Did it work? The motion controls definitely didn't work. It didn't take long for developers to realize that motion controls were fundamentally at odd with 3D - the need to tilt the console threw off the balance of the graphics - and Star Fox 64 3D was no different. What's more, the motion controls were too imprecise for the type of precision that Star Fox 64 demanded. With that, most fans quickly turned off the motion controls and forgot about them. The 3D, however, was well-received for the way that it enhanced Star Fox 64's depth of field and added to the sensation of flight. It wasn't exactly a system seller, but it definitely made it worth keeping the system's 3D turned on.
Star Fox Zero: Second screen controls
What it offers: In 2014, Nintendo set out to find new and interesting applications for the Wii U Gamepad, which had been to that point underutilized by developers. One result is Star Fox Zero, which combines gyroscopic controls with second screen functionality for higher accuracy (at least in theory). It is the latest example of the series attempting to utilize its platform's hardware to the fullest extent possible.

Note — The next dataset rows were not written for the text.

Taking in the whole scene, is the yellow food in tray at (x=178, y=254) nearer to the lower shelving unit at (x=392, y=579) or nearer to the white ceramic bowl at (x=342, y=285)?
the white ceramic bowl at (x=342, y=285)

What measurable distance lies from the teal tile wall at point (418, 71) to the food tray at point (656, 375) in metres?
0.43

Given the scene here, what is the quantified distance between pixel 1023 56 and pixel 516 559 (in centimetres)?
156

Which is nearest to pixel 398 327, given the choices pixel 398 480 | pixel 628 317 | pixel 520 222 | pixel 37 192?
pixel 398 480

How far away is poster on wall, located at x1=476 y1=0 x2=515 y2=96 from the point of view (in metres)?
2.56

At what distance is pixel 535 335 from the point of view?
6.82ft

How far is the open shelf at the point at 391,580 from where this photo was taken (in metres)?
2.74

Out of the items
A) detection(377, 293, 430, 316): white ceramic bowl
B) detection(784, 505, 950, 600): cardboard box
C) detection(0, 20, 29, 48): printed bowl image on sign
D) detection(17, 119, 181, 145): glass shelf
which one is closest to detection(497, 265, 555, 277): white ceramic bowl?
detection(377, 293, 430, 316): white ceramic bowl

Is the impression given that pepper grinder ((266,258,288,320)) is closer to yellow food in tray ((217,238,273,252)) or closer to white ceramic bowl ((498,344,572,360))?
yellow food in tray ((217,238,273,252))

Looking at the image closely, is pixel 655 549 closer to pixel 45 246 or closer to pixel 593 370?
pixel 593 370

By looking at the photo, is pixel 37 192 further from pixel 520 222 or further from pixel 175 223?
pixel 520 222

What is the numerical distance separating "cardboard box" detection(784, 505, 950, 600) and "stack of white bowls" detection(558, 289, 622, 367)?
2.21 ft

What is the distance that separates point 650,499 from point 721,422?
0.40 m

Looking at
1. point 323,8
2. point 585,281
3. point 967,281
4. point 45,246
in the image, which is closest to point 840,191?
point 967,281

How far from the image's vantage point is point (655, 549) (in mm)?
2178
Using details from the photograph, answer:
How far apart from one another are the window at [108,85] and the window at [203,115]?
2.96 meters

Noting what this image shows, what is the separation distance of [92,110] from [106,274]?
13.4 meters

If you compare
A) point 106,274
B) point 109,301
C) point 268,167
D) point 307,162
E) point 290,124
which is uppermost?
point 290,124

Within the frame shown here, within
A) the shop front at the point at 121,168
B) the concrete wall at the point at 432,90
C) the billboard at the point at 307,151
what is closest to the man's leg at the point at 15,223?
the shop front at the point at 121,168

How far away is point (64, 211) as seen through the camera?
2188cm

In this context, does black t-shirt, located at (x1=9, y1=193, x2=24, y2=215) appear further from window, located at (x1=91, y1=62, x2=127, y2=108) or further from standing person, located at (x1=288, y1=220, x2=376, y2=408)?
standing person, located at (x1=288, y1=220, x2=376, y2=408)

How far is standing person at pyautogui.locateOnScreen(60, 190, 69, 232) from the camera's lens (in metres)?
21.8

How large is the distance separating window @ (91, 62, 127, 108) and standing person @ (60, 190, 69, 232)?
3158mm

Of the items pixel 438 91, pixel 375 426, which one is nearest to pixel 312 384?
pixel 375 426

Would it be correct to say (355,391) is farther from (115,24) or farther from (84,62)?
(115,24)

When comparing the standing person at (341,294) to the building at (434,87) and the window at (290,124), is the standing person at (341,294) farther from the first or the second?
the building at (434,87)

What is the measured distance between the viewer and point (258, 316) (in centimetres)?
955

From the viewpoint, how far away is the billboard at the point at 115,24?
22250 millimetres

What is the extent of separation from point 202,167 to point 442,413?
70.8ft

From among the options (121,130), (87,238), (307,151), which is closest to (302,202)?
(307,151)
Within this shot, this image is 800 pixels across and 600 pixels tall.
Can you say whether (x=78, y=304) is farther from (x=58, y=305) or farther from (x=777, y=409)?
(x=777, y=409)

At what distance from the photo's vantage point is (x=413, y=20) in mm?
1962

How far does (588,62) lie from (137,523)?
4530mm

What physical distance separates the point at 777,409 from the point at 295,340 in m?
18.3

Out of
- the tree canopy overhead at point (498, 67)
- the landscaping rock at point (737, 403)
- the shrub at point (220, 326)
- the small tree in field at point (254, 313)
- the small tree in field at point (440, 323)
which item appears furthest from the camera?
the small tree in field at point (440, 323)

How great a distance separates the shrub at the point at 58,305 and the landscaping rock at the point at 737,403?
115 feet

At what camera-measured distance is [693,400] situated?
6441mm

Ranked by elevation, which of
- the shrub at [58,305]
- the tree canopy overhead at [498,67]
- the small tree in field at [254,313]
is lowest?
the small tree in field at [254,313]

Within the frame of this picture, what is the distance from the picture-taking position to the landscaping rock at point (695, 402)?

Does it work? Yes. Mostly. Now that I've managed to get the hang of Star Fox Zero's motion controls, I think they're fine. I'll have more to say in my review later this week.
Looking back over the history of the series, Star Fox's attempts at experimentation have been mostly successful. Even Star Fox Command's touchscreen controls weren't all that bad. But on wedding the series to various gimmicks, developers have eroded the franchise's core strength - its shooting. Even Star Fox Assault, which didn't rely on any particular technical innovation, was criticized for largely ditching the franchise's trademark vehicles in favor of having Fox run around on foot. As a result, the franchise's quality is generally seen as being uneven at best.
Will Star Fox Zero buck that trend? The second round of previews have been a bit more positive, but initial impressions weren't great. Needless to say, Star Fox Zero will have to be really good to win over skeptical fans. But say this for Nintendo: they aren't afraid to take risks with what many people consider a classic franchise. And that isn't likely to change anytime soon.